Теперь в словах его, изгнанного регента и капитана рыцарского ордена, нет ни капли лжи.

========== Воли чужой ждать, волей чужой жить ==========

Осиротевшие аранары живут лишь за счёт одного человека. Единственного, кто позволяет им есть свои сны, человек, что остался при боге пустыни. Им неведомо, каким образом тот восстал, и почему ныне выглядит давний знакомый их властительницы, той, что их породила, не её жалкой наследницы.

Сны избранника пустынного бога горькие, страшные, вызывающие лишь жалость. И хочется им подобраться поближе, прикоснуться к нему, спросить, не память ли это, ведь нельзя терзать себя чем-то настолько чужовищным.

Но подойти к постели чужой страшно, как и смотреть на спящего Алого короля, что щекой прижимается к человеческой спине, мягко гладит его по животу, довольно урчит, зацеловывая плечи. И пусть они знают, это акт любви и доверия, того, в чём ему отказала покойная богиня цветов, но того они не видели, лишь слышали с рук создательницы, и о величественном Дешрете и прекрасной Пушпаватике. И если второй они так и не увидели, то другой бог предстаёт перед ними обычным человеком, почти ничем не отличающимся от своего возлюбленного, чьи чёрные сны позволяют им жить. Они голодны, один человек не способен накормить их всех тем более когда сны такие чёрные и тяжёлые.

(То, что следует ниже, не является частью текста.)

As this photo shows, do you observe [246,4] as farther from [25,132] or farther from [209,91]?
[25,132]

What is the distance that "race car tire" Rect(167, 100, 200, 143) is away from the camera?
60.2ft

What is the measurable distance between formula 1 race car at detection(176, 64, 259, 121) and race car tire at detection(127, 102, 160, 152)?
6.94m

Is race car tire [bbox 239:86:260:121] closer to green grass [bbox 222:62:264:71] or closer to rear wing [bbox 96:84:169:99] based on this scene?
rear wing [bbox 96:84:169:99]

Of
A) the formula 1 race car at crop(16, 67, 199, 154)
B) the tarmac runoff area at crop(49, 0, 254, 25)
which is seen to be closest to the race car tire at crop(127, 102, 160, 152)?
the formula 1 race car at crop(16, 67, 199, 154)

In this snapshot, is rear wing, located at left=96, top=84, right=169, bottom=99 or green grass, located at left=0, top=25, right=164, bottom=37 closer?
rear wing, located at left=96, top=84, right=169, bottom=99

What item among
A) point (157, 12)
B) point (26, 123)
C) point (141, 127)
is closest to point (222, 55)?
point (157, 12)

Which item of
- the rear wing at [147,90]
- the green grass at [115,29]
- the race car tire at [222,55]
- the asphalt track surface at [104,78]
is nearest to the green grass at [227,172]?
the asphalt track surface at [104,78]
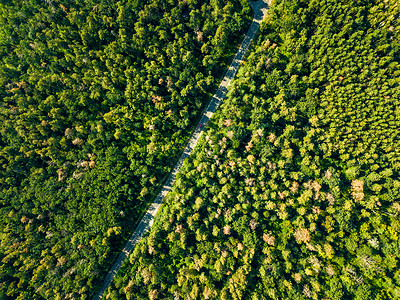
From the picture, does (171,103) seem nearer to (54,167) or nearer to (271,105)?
(271,105)

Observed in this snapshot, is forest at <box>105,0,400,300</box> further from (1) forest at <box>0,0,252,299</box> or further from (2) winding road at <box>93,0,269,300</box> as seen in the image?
(1) forest at <box>0,0,252,299</box>

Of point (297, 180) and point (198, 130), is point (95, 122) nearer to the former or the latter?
point (198, 130)

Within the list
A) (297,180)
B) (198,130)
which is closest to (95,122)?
(198,130)

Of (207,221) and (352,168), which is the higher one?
(352,168)

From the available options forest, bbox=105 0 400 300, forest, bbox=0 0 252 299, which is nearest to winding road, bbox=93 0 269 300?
forest, bbox=0 0 252 299

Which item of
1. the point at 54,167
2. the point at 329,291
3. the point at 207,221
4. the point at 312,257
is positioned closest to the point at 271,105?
→ the point at 207,221
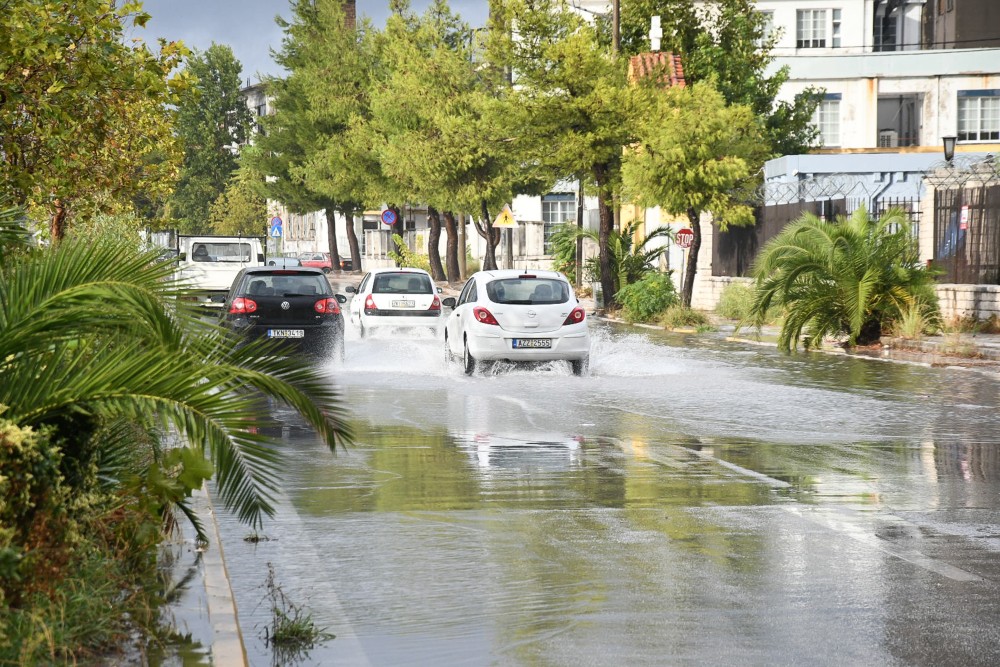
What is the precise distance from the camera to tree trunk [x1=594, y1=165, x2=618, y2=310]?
141ft

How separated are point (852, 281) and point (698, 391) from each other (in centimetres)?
781

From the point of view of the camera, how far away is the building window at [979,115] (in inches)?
2511

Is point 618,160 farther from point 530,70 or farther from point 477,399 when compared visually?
point 477,399

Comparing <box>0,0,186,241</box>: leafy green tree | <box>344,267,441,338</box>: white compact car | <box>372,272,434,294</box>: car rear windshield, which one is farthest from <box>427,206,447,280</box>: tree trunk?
<box>0,0,186,241</box>: leafy green tree

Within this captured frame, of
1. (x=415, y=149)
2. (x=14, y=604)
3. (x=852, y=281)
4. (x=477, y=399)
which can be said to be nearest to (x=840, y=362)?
(x=852, y=281)

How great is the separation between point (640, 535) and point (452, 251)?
56.6 m

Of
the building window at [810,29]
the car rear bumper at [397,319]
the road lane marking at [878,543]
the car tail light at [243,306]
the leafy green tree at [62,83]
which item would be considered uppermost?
the building window at [810,29]

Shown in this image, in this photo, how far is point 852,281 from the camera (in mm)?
26719

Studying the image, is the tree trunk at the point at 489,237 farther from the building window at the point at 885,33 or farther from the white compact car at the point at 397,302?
the white compact car at the point at 397,302

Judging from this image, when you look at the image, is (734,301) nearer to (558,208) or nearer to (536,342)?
(536,342)

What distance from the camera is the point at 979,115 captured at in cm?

Качая головой, те подбираются поближе к постели, и тут же замрут, увидев как примет сидящее положение фигура светловолосого человека. Опустится жёсткий взгляд золота с нефритом на них, а ответить нечем. Склонит бог голову на бок, посмотрит на них, у чуть приподнимет уголки губ. Осиротевшие фамильяры явно пришли не преклонить перед ним своих маленьких колен. Нахмурится Аль-Ахмар, наклонится к ним, протягивая руку, а существа, не думая её примут, на постель быстро перебираясь. Они забыли о том, что умеют летать, ведь пища их скудная, давным-давно заставила их забыть многое. Больше нет той бесконечности разных воспоминаний, чтобы существовать без проблем. Редкие путники погибают очень быстро, а те, кто остаются в живых, почти не подкармливают их. Они смотрят на бога пустыни спокойно, и не смущает их нагота собеседника. Тот смотрит немного рассерженно. Что только эти маленькие сволочи себе позволяют…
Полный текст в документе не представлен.